Sunday Thoughts: No doubt - the EU's not protecting my Human Rights

The tragic and callous murder of head master Philip Lawrence outside his school in Maida Vale in 1995, caused national headlines and sympathy for his family, as well increased security for schools.

And yet, the EU Court of Human Rights has decreed that his killer, Learco Chindamo now 26 and serving a "life sentence" from which he is likely to be released from in less than 18months; that deporting him to Italy, where he was born, would breach his human rights.

The rules covering the deportation of convicted criminals between EU states are complex, particularly when they have spent a significant part of their life in the country where they have been imprisoned: Chindamo came to the UK when he was five. In such cases a criminal can be deported only if they are a "genuine, present and sufficiently serious threat to the fundamental interests of society."

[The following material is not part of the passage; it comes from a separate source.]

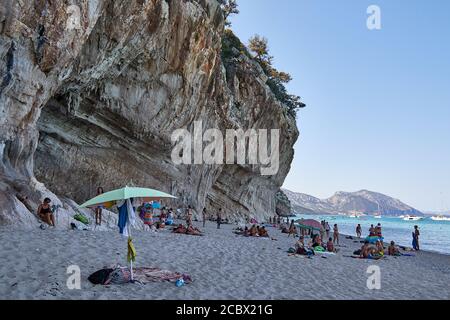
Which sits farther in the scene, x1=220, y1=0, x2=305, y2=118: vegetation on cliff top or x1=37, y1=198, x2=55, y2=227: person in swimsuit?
x1=220, y1=0, x2=305, y2=118: vegetation on cliff top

Personally, I have never heard an interview from Chindamo expressing his regret at the killing - and a jury found him guilty of murder, not manslaughter. Personally I'd call that a "sufficiently serious threat to the fundamental interests of society."

The more the EU Human Rights laws are abused, the more I'm thinking as a social liberal that there's something in voting for UKIP. How much more of this lunacy should we take, from a law that has been bent beyond recognition of what it was originally meant to achieve?

PS: if you want to get really happy, then just be advised that the costs are to be picked up by HMG.. ie: your taxes!